● GIVEN PROBLEM:
Revise the records below by changing every "Time of clock at" to "Clock reading at" and leaving everything else the same. Omit the pictures from your answer.

* Start GIVEN ENTRIES *

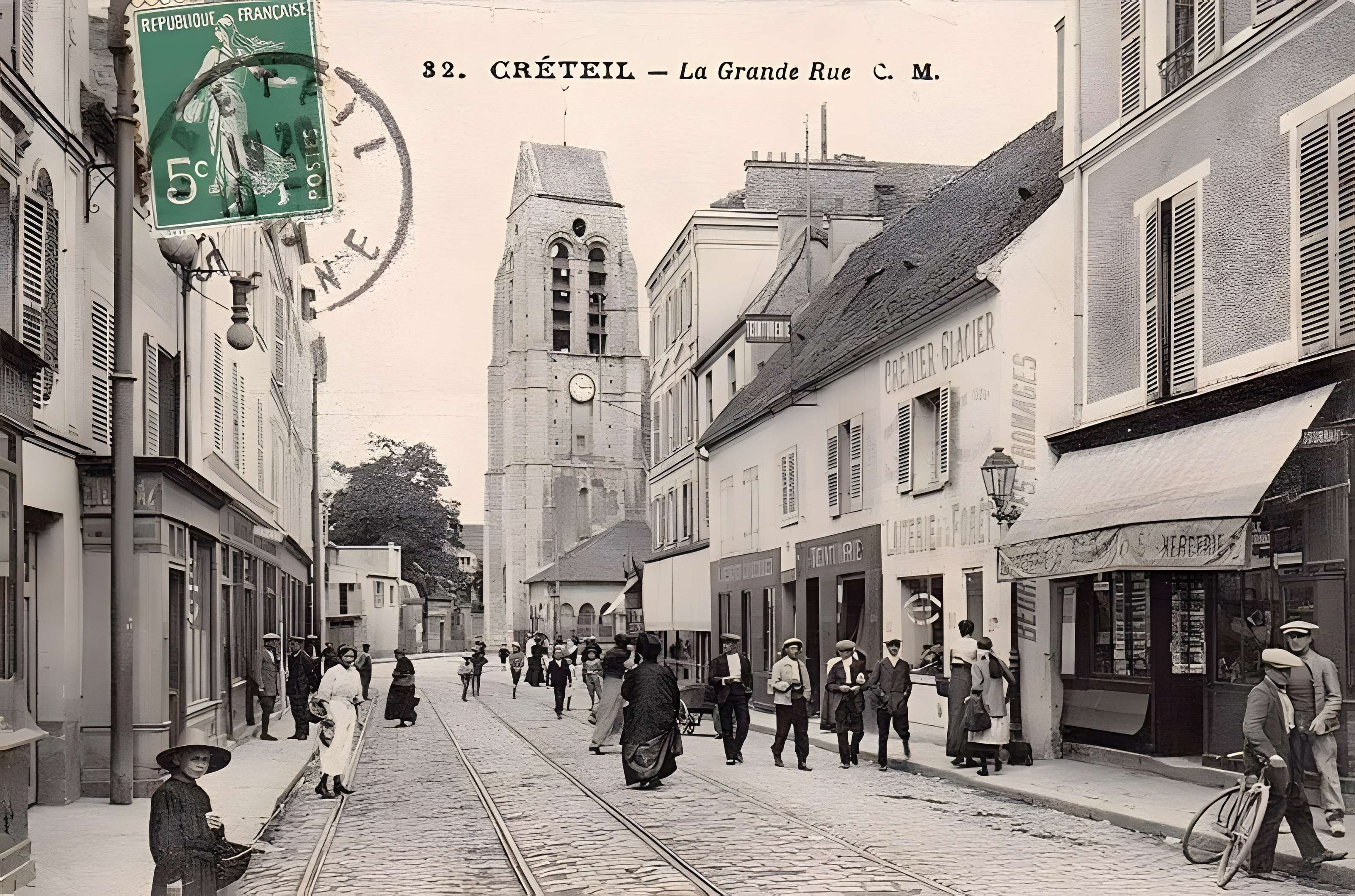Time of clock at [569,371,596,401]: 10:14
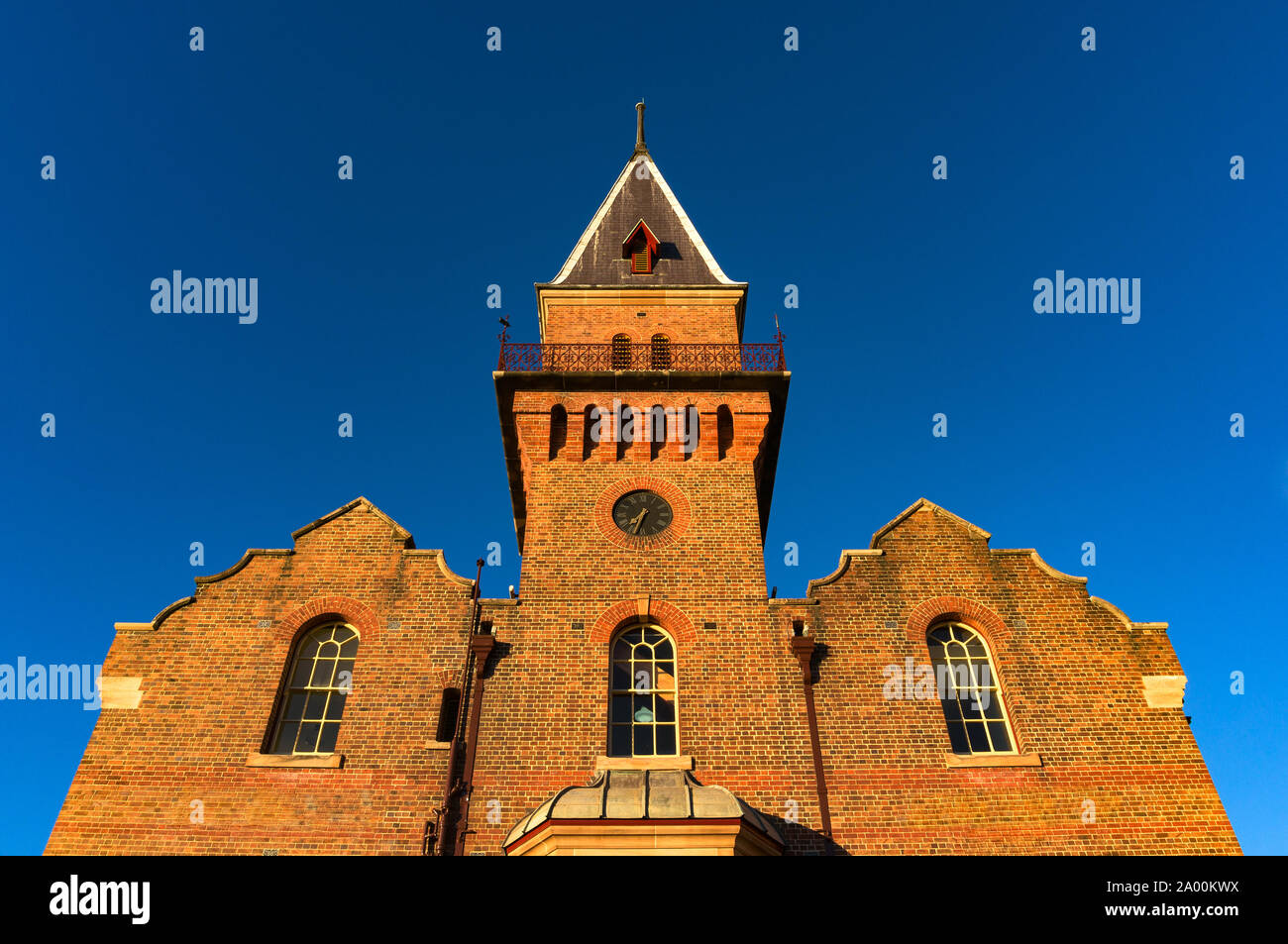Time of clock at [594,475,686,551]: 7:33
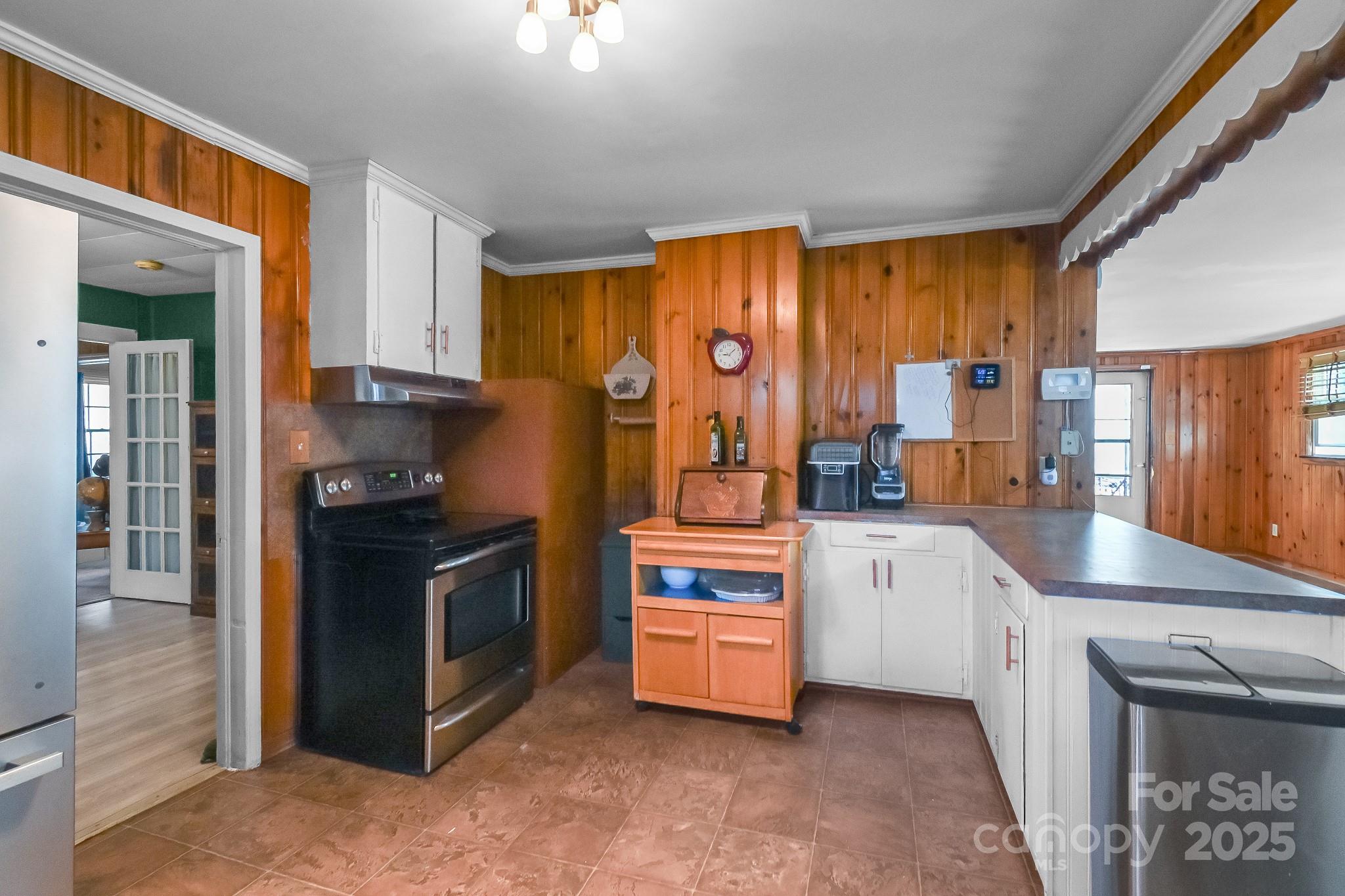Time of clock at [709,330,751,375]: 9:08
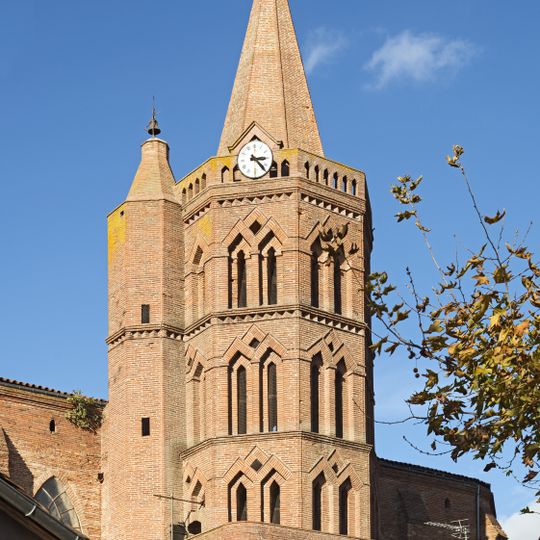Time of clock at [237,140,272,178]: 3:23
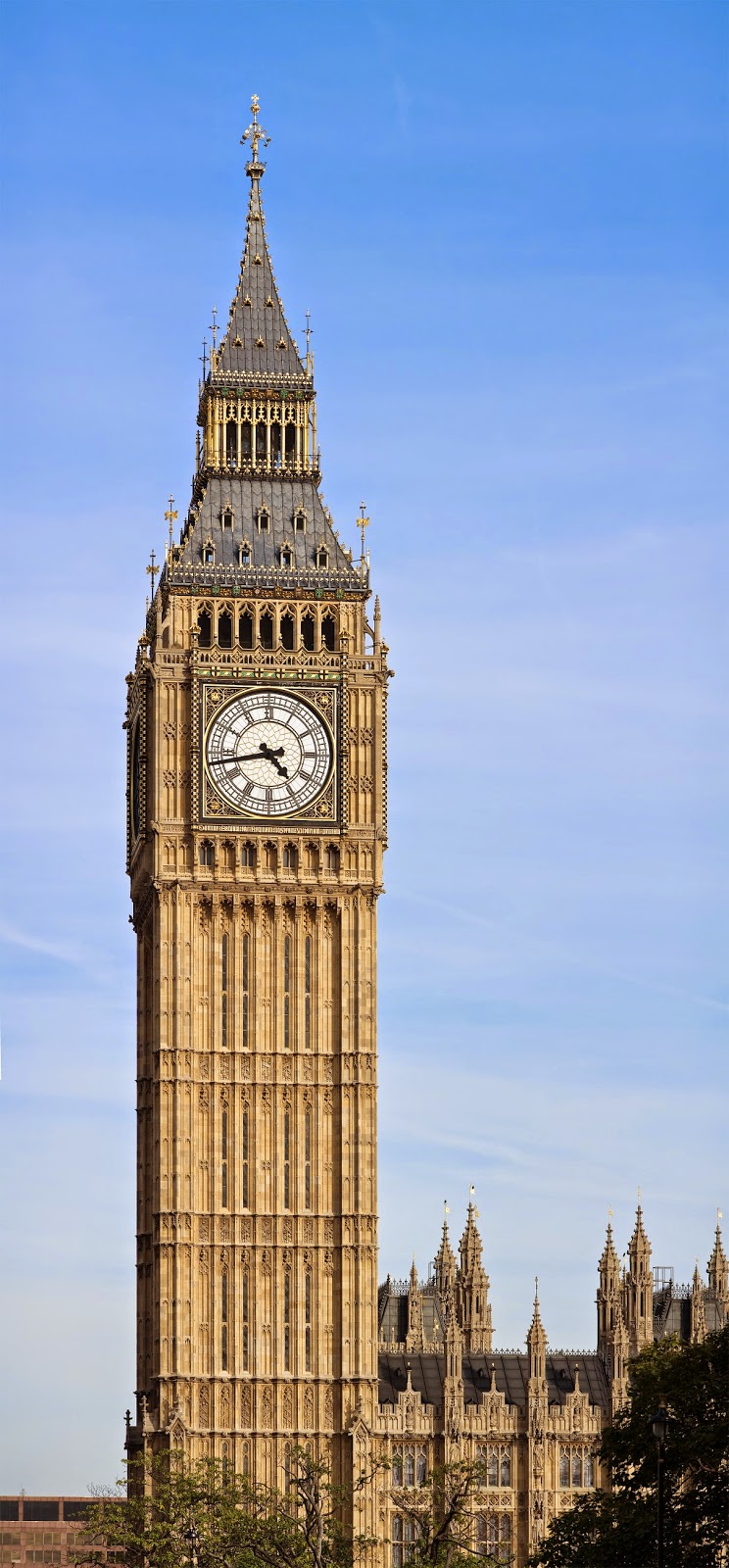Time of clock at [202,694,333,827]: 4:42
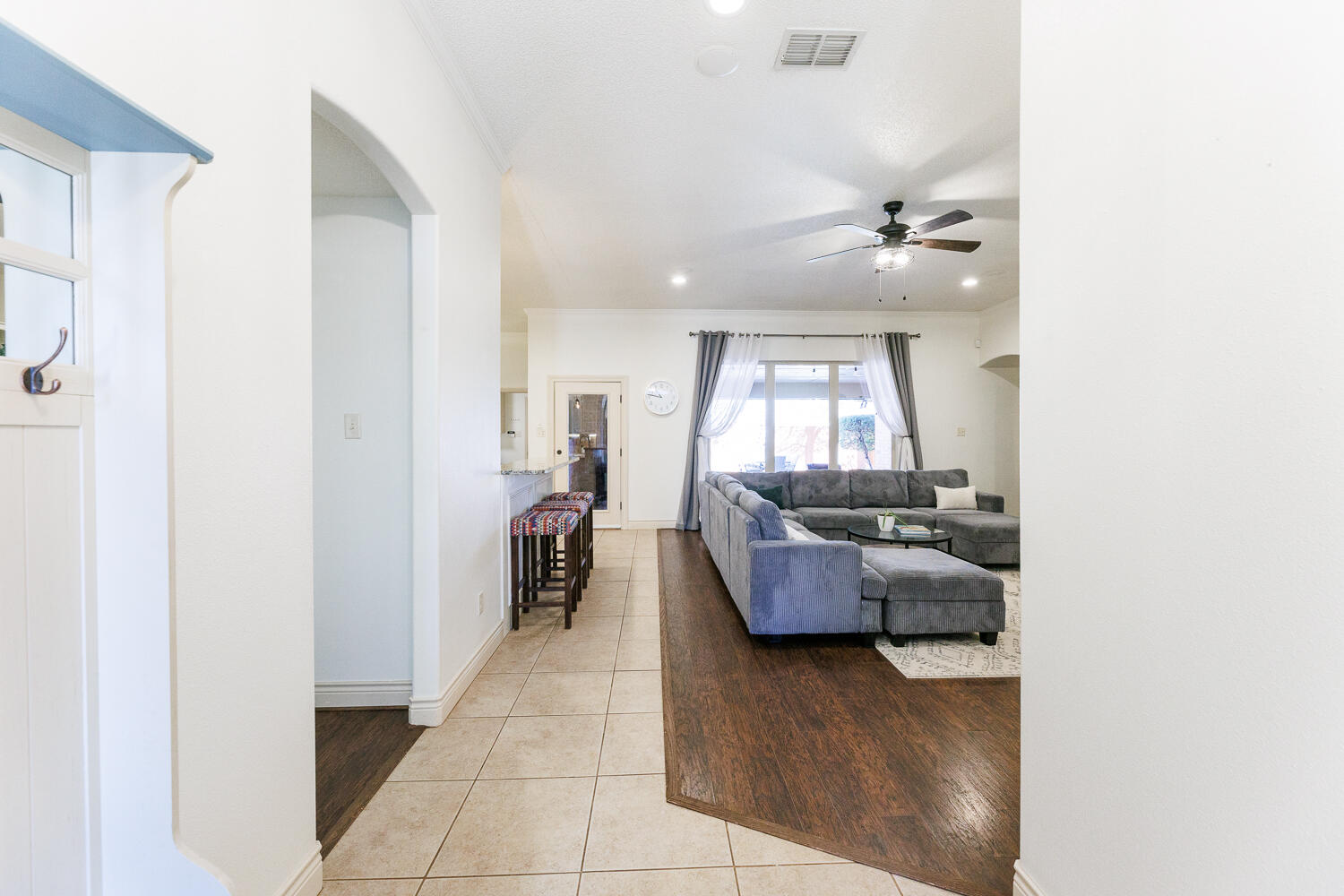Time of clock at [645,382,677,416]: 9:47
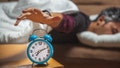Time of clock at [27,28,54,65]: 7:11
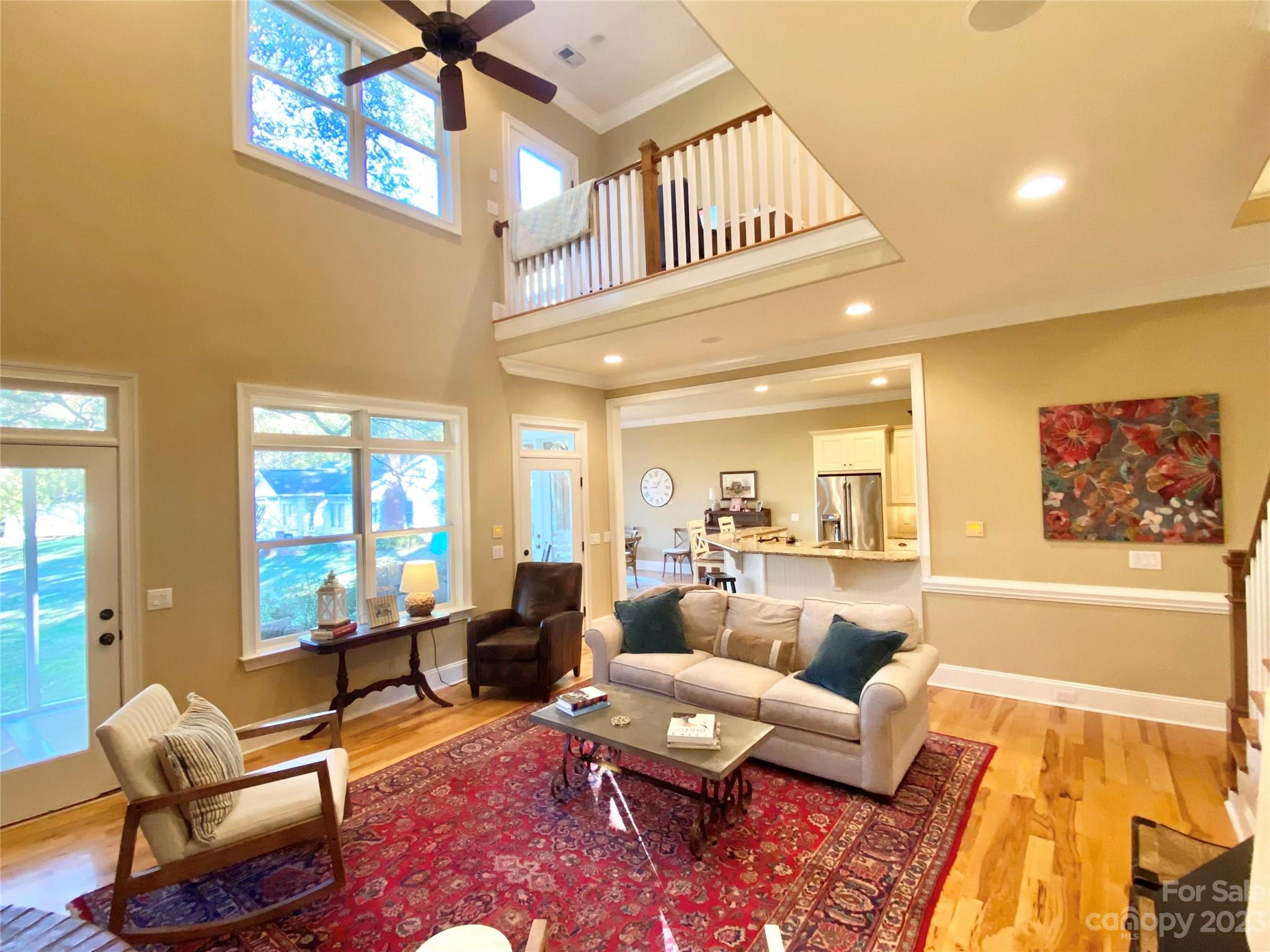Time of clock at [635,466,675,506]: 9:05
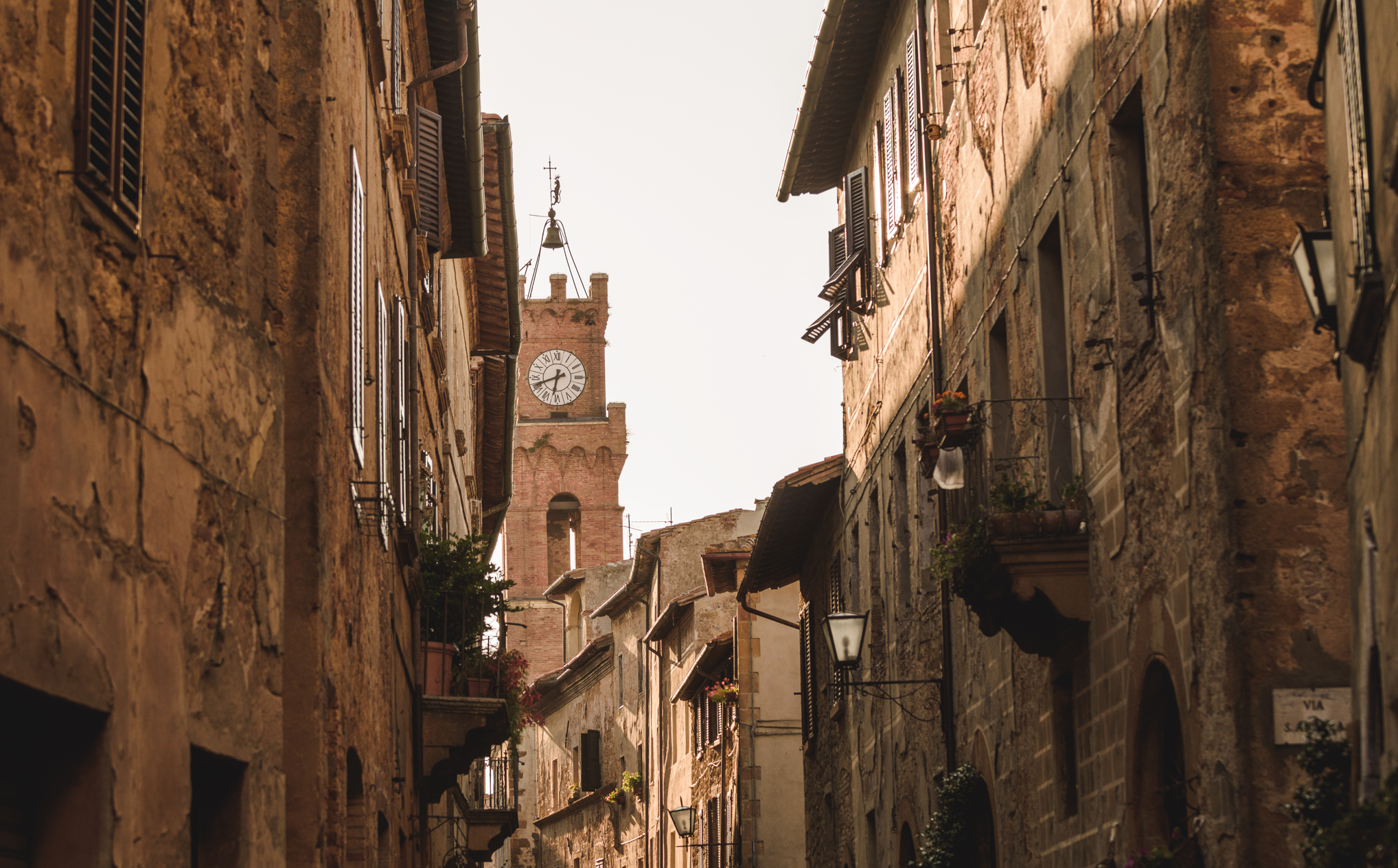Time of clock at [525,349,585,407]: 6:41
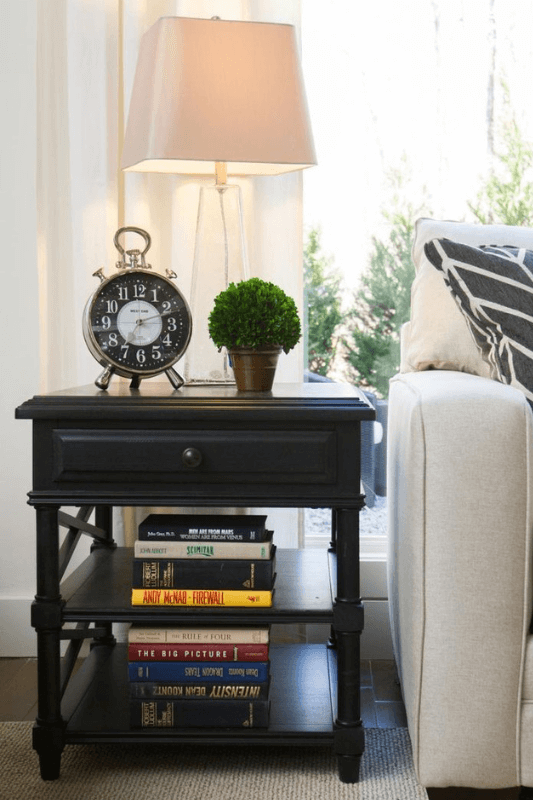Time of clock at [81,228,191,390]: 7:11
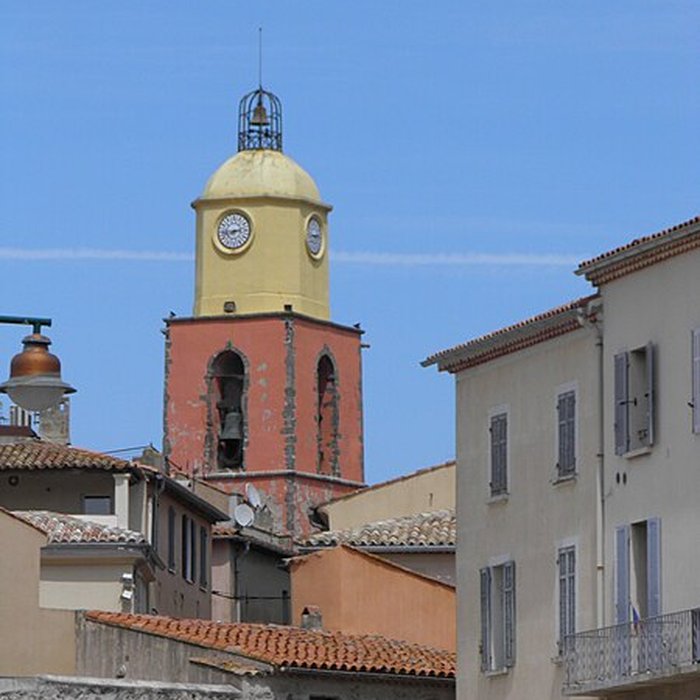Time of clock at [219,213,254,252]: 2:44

* End GIVEN ENTRIES *

● ANSWER FOR THE TASK:
Clock reading at [569,371,596,401]: 10:14
Clock reading at [594,475,686,551]: 7:33
Clock reading at [709,330,751,375]: 9:08
Clock reading at [237,140,272,178]: 3:23
Clock reading at [202,694,333,827]: 4:42
Clock reading at [645,382,677,416]: 9:47
Clock reading at [27,28,54,65]: 7:11
Clock reading at [635,466,675,506]: 9:05
Clock reading at [525,349,585,407]: 6:41
Clock reading at [81,228,191,390]: 7:11
Clock reading at [219,213,254,252]: 2:44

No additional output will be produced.